### Exercise
Reproduce the lines starting at the one containing "Out of the point" and ending at the one containing "4.06 meters", substituting "camera" for "viewer" and leaving everything else unchanged.

---- Excerpted records

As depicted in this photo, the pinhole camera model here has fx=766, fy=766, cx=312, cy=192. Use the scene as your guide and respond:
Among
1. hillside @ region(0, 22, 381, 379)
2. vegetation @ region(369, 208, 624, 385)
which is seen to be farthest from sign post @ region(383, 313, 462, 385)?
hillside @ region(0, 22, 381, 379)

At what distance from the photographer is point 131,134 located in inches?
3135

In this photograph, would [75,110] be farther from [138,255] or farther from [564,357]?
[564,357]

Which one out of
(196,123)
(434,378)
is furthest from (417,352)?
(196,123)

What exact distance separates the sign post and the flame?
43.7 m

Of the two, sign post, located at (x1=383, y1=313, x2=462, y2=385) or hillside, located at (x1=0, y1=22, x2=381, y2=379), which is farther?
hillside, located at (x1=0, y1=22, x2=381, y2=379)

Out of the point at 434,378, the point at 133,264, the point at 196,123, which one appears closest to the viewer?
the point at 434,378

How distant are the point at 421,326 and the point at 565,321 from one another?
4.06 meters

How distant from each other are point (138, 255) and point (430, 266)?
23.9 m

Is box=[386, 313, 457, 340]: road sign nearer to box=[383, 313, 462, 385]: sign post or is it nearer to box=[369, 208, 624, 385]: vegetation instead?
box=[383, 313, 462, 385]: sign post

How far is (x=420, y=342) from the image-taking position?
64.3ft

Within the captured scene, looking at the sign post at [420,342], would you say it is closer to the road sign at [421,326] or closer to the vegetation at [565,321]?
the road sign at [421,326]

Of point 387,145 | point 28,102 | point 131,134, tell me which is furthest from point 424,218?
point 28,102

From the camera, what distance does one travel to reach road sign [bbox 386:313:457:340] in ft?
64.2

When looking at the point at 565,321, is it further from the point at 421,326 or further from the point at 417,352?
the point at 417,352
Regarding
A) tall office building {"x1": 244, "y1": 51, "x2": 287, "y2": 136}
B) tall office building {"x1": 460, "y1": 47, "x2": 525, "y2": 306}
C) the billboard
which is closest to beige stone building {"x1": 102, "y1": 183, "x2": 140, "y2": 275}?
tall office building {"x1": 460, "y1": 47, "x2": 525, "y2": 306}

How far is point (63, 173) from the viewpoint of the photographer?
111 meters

--------

### Task response
Out of the point at 434,378, the point at 133,264, the point at 196,123, which one appears closest to the camera?
the point at 434,378

How distant are the point at 421,326 and the point at 565,321 from one another?
4.06 meters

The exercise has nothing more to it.